O perfil da clientela varia de cinema para cinema. O Cine D. José, por exemplo, cobre uma fatia de público que é predominantemente de homens já calvos ou de cabelos brancos, acima dos 50 anos. No Cine Art Palácio, o perfil de idade e classe social não são facilmente identificáveis – em sua área privativa, em frente à entrada, a bicicleta estaciona ao lado de uma Harley Davidson servem como prova. Já no Cine Roma, a garota que passa pela catraca sem pagar e que a cada passo deixa à mostra sua roupa íntima rosa – culpa da saia tamanho infantil – deixa claro que, ali, mulheres são permitidas e desejadas.

Difícil é saber o que se passa nos bastidores de cada uma das casas. Em cinco dos seis estabelecimentos visitados, os funcionários anunciam logo de cara que são proibidos de fornecerem informações. As explicações, quando expostas, são confusas, e, no fim, todos recorrem a uma justificativa padrão: “Ordens do local”. Um mezzo-homem, bilheteiro do Cine Cairo, localizado na sugestiva Rua Formosa, deixa escapar que há garotas de programa dentro da casa. Ao perceber que falou mais do que devia, recusou-se até mesmo revelar o valor do ingresso da sessão.

O único disposto a falar é Humberto Letto, gerente do Cine Saci. Homem de calvície avançada e de aparência serena, ele já está há 19 anos no ramo do entretenimento da por assim dizer sacanagem, e desde 1999 ganha a vida tomando conta da burocracia, finanças e 15 empregados do estabelecimento, que antes já funcionava como uma sala de exibição de filmes lado b de artes marciais, localizado na Av. São João.

Segundo Letto, 97% do público da casa é masculino, entre 18 e 40 anos, e de maioria, homossexual. Alguns são clientes cativos, que desfrutam do local de 3 a 4 vezes por semana. Mulheres evita logo na porta (“É para não causar tumulto lá dentro”). E a medida tem resultados satisfatórios: agressões são praticamente inexistentes, diz. A maior parte dos problemas internos é relacionados a usuários de drogas e pequenos furtos – ambos reduzidos com a adoção de um funcionário há muito esquecido nas modernas salas atuais, o lanterninha.

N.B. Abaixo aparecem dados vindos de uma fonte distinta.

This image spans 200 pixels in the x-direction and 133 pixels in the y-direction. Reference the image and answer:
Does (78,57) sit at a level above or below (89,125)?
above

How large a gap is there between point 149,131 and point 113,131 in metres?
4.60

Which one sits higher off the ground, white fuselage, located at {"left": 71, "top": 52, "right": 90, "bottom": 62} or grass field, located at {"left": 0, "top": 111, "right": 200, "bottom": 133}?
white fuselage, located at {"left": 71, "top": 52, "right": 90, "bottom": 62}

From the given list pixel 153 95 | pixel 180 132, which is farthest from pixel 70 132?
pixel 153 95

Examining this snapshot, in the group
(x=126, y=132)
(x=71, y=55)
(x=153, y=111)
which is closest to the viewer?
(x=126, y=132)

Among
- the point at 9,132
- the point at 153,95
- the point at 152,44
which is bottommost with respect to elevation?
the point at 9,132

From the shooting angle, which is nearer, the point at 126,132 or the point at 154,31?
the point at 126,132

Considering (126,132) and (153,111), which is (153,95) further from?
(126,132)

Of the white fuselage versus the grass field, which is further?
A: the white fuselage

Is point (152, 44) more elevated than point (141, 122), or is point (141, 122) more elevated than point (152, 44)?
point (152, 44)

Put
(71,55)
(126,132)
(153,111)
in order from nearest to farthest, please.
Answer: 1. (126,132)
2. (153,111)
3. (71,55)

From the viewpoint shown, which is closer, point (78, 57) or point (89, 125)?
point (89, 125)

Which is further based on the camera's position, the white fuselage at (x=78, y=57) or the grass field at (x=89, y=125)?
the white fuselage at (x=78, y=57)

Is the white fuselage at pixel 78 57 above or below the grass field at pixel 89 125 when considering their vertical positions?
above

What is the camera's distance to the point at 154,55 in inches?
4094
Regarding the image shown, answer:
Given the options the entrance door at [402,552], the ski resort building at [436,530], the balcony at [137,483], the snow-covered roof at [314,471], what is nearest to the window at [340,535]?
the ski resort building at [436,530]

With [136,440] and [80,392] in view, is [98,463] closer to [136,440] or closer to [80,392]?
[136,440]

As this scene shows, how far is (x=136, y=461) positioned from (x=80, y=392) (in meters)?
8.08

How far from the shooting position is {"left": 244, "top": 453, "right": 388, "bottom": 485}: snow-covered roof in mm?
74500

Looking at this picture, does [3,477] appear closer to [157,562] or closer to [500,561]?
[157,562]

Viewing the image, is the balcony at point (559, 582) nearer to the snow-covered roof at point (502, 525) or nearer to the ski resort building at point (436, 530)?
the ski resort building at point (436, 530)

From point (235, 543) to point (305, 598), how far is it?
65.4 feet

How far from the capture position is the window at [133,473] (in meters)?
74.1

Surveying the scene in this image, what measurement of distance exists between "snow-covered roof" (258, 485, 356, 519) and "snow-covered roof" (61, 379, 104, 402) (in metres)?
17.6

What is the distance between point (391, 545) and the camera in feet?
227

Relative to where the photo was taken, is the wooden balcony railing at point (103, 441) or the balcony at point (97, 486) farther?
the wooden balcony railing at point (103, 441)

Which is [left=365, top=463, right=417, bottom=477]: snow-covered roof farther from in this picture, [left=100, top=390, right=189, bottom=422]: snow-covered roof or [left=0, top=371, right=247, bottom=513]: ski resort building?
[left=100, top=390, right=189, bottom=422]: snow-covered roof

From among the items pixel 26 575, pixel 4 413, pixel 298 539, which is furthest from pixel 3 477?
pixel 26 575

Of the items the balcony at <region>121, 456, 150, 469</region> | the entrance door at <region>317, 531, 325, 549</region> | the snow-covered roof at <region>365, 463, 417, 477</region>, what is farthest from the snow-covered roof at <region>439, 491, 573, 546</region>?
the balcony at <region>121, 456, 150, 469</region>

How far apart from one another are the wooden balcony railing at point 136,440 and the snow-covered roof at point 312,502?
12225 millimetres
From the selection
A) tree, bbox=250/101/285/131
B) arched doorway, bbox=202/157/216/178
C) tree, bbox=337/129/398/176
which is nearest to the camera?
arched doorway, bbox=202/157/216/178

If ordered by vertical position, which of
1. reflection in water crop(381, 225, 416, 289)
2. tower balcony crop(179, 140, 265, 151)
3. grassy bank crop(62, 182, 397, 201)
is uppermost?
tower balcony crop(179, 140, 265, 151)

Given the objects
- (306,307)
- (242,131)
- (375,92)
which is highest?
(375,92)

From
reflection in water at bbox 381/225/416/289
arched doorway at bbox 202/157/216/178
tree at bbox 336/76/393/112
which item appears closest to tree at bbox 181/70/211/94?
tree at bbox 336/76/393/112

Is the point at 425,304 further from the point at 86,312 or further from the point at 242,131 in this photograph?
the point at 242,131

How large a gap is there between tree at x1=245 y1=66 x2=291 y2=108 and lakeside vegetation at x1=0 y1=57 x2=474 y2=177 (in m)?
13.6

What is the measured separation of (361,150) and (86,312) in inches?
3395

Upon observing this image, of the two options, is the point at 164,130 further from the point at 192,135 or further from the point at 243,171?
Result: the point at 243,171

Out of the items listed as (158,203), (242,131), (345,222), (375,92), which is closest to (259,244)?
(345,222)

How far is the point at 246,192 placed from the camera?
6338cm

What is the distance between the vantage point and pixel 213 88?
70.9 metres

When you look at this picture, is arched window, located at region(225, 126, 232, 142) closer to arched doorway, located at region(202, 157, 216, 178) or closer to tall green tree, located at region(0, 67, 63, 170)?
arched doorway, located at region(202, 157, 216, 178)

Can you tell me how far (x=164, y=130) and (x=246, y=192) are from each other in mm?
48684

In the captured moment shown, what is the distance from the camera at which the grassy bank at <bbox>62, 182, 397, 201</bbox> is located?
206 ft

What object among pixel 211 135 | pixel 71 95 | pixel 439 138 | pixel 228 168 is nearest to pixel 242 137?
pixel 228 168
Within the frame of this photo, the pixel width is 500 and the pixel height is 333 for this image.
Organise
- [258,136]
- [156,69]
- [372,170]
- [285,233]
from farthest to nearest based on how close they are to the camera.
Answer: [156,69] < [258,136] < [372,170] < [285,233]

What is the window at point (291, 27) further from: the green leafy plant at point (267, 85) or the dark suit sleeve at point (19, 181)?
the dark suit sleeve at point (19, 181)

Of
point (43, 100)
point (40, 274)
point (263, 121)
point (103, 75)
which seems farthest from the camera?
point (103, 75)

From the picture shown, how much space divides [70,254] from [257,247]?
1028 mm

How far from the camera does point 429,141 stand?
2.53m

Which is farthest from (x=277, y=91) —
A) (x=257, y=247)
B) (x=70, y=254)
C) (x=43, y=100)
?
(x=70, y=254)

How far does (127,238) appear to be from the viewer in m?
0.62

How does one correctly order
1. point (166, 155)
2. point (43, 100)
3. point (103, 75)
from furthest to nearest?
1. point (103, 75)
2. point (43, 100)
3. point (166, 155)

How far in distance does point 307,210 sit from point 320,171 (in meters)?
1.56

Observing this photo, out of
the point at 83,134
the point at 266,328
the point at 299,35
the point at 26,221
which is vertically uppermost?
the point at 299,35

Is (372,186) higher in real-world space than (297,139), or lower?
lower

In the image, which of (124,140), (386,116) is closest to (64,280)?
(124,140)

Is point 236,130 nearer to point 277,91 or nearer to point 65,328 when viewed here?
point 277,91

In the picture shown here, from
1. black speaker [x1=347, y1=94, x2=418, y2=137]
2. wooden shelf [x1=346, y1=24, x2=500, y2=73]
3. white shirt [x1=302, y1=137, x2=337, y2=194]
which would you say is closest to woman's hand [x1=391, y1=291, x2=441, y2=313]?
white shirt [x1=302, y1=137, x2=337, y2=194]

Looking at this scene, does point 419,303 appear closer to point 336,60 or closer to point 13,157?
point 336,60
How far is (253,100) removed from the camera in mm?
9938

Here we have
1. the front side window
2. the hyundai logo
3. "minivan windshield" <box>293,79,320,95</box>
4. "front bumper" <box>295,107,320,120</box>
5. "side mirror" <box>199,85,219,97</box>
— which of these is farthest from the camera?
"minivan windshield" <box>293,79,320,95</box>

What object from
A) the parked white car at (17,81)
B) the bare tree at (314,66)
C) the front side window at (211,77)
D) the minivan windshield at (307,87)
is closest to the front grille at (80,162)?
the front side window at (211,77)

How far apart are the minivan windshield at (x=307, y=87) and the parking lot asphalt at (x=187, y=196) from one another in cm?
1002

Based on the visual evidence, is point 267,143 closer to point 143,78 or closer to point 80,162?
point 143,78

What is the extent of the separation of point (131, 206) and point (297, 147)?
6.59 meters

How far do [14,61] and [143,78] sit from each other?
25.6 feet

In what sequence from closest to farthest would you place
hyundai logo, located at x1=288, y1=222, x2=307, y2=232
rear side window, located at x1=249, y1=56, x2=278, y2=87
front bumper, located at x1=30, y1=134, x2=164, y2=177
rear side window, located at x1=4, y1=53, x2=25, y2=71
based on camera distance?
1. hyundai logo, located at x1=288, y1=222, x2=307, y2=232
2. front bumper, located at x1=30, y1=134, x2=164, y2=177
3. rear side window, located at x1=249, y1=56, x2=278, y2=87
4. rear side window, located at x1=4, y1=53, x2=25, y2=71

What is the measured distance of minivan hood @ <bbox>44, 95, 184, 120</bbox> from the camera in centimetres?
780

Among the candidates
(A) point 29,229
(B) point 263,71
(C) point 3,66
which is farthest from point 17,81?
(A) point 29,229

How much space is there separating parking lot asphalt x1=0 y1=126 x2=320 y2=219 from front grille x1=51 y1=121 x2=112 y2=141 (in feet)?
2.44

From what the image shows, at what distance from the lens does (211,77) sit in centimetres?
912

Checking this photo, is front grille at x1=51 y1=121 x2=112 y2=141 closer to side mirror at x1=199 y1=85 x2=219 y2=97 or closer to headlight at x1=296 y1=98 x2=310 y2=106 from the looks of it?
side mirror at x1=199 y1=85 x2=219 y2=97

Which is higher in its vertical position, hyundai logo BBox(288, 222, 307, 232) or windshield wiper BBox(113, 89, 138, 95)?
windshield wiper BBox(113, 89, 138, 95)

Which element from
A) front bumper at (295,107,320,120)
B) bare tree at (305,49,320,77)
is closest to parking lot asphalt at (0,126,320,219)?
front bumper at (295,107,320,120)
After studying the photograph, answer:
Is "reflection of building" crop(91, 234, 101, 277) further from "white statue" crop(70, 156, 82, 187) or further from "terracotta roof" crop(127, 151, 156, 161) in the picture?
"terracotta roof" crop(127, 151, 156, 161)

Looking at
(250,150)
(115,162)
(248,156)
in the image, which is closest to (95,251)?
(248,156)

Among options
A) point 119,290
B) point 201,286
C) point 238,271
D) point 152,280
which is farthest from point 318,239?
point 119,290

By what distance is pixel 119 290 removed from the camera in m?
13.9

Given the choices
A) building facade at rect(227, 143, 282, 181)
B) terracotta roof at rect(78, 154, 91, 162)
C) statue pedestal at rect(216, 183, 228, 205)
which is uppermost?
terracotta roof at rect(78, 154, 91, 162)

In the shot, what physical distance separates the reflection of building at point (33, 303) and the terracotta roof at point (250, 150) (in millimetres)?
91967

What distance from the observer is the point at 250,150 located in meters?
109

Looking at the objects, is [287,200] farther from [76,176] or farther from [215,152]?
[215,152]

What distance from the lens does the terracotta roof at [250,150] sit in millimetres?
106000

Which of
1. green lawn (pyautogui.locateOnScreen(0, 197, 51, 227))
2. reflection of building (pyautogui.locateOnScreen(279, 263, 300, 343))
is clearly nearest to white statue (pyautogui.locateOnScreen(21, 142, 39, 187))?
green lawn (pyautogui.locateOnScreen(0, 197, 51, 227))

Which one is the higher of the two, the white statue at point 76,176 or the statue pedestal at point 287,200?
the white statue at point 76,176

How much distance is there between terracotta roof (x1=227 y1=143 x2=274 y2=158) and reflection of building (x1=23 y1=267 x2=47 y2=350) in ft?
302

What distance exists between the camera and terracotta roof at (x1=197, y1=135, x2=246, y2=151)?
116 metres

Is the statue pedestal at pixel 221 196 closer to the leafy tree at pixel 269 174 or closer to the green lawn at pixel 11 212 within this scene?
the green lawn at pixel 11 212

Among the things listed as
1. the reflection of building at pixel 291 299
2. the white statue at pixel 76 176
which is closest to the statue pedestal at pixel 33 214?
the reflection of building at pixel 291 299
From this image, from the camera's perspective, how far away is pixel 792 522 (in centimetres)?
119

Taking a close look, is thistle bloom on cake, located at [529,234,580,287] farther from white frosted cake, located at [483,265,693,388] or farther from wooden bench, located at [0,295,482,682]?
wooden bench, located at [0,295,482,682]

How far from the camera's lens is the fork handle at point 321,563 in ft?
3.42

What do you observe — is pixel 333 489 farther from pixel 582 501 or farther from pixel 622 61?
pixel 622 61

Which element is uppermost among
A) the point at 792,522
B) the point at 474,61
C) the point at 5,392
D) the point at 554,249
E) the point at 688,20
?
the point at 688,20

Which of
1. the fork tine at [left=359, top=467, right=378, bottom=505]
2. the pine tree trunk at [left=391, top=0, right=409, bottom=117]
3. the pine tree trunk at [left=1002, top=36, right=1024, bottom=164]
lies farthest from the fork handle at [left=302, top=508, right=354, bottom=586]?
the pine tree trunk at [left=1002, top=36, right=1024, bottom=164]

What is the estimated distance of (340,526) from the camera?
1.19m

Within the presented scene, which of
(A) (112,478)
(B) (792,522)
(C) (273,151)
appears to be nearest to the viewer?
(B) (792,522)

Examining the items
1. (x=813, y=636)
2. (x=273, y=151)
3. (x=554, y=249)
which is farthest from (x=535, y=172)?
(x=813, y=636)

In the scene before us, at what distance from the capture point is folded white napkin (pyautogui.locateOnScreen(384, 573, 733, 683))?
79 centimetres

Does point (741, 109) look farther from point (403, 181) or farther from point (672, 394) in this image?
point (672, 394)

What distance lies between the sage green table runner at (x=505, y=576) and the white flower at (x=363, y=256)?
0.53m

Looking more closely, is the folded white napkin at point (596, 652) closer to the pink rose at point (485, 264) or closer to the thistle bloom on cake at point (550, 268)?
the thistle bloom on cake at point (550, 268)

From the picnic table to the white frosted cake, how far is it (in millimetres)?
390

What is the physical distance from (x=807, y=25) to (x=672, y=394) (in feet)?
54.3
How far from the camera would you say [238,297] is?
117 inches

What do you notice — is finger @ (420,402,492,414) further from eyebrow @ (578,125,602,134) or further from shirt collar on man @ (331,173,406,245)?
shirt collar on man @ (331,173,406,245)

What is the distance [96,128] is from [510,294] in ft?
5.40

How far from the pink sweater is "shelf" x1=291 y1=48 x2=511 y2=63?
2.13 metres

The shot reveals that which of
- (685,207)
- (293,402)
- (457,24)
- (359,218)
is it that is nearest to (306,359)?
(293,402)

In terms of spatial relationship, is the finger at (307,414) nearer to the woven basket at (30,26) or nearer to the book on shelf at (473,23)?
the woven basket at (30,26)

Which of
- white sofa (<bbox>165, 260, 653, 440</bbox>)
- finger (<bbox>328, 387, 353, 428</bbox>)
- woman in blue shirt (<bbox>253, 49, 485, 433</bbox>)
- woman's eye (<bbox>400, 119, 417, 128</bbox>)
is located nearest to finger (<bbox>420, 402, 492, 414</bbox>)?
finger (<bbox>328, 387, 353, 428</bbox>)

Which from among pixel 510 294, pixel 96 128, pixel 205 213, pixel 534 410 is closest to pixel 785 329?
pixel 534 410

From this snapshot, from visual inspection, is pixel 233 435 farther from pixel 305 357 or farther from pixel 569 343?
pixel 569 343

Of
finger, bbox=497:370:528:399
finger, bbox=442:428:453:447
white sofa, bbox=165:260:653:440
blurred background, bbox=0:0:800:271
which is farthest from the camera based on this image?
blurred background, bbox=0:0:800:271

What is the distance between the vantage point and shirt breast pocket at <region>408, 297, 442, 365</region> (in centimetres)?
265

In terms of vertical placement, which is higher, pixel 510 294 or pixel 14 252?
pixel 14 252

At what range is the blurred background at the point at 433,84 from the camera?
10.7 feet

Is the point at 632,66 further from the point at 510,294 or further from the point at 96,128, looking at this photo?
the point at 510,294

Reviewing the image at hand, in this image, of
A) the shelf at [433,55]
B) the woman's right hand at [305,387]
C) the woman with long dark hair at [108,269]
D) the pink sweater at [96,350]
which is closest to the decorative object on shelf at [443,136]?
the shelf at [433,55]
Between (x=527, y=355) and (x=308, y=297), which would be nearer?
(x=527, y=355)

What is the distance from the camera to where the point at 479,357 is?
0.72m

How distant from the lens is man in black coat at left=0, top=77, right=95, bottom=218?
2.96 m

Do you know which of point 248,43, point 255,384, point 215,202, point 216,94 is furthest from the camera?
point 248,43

No escurinho do cinema, acontece o básico no diz respeito a práticas sexuais homossexuais – masturbação e práticas orais são as preferidas. Os ‘finalmentes, na maior parte das vezes, são reservados para os banheiros. Por isso, a higienização é constante, chegando a quatro vezes por dia nas cabines. Mas mesmo assim, o odor característico é forte, perceptível a metros de distância, misturando-se com o cheiro de aromatizante barato do salão, que passa por uma limpeza geral quando as luzes são acessas e o filme em exibição pára pela única vez no dia.

As informações fornecidas por Letto são diversas, que vão desde números até causos que se passam entre as quatro paredes de dimensões generosas do Cine Saci. Mas ainda assim, são poucas para compreender o que são os cinemas pornôs da região central de São Paulo - um mundo que pode por sua riqueza render análises profundas em estudos psico e sociológicos, mas fechado para o mundo exterior por seus próprios líderes, os incomunicáveis donos das casas. Sampa poderia também alterar visões embaçadas. Mas, por ora, ao cruzar a Ipiranga e Av. São João, outro membro masculino é que irá se exaltar.

Gustavo Silva é um vagabundo (ponto).

4 comentários:

Anônimo disse...

nossa, gustava...muito bom o texto..jornalismo de "fôlego", como dizem...O androceu anda muito bem, com posts assim...

Anônimo disse...

opss...Gustav"O"...rs..mal.

Anônimo disse...

Bela reportagem.
Só não entendi essa história de "gaviões da fiel".

Anônimo disse...

Gustavo, muito legal mesmo, grande idéia e excelente texto.